» DIRECTION 1
According to the oil analysis thread, what did the anonymous company send to xtentual as a gesture of appreciation?

* START EXCERPT *

# Pentosin Oil Analysis - 10K Mile Oil Analysis - 120,000 Mile Engine 2.5L



## xtentual (Oct 9, 2008)

Decided to send in my oil for analysis just out of curiosity. Not too shabby!


----------



## turbopoweredturtle (Oct 23, 2011)

thats good news for your increasing mileage engine.

Im using the same pento oil for the last 10k, this is my second change using it and having owned the passatwag fsi for only a yr am very happy..

only burned 1.5 qts in almost 9K.. now at 85K and smooth second owner.. 

Also pento makes a higher quality oil in a 5w30... buts it a low saps designed for efficient diesels like the new vw's require..

possibly considering using next time.


----------



## seanmcd72 (May 14, 2008)

Impressive Xtent. How much do you have to add or top off before the oil change?


----------



## xtentual (Oct 9, 2008)

seanmcd72 said:


> Impressive Xtent. How much do you have to add or top off before the oil change?


I've never had to add any oil in between changes.


----------



## xtentual (Oct 9, 2008)

Just wanted to let you guys know that a company that will remain anonymous contacted me in regards to this post. The guy stated that he was grateful that I posted these results online, and in a gesture to show his appreciation is sending me a case of 5w40 Pentosin oil. 

Just wanted to show you guys that, sometimes your good deeds do get noticed when you are least expecting it.


----------

* END EXCERPT *
* START RECORDS FOR PROCESSING *

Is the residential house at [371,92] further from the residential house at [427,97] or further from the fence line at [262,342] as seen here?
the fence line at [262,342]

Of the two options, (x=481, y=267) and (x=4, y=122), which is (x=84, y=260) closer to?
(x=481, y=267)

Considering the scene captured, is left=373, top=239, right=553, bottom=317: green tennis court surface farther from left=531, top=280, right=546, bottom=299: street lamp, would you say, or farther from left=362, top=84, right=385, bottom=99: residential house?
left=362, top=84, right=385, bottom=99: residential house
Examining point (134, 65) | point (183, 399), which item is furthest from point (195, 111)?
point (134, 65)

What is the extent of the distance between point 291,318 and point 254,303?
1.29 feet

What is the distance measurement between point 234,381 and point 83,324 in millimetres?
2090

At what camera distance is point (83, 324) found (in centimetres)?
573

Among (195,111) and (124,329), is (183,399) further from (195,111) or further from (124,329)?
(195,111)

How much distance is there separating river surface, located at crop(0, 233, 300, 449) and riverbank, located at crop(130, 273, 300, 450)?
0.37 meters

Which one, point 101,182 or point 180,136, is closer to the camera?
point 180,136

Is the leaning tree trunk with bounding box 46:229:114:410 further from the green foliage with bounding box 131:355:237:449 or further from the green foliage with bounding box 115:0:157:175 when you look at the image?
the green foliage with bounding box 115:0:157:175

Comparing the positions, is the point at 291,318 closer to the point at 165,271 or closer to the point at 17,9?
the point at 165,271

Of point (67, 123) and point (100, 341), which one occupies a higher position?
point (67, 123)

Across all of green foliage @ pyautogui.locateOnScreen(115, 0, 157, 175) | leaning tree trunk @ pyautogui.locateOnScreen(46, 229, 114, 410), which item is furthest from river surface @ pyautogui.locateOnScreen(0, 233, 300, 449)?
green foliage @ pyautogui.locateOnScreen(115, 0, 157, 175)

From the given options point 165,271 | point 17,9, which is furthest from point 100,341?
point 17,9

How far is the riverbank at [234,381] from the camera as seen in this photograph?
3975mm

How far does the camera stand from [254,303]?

* END RECORDS FOR PROCESSING *

» DIRECTION 2
Recast the rows as a numbered list, beginning with the line containing "From the given" and continuing through the final line of the rows, leaving out blank lines.

» TASK RESULT 1
A case of 5w40 Pentosin oil.

» TASK RESULT 2
1. From the given options point 165,271 | point 17,9, which is furthest from point 100,341?
2. point 17,9
3. How far is the riverbank at [234,381] from the camera as seen in this photograph?
4. 3975mm
5. How far does the camera stand from [254,303]?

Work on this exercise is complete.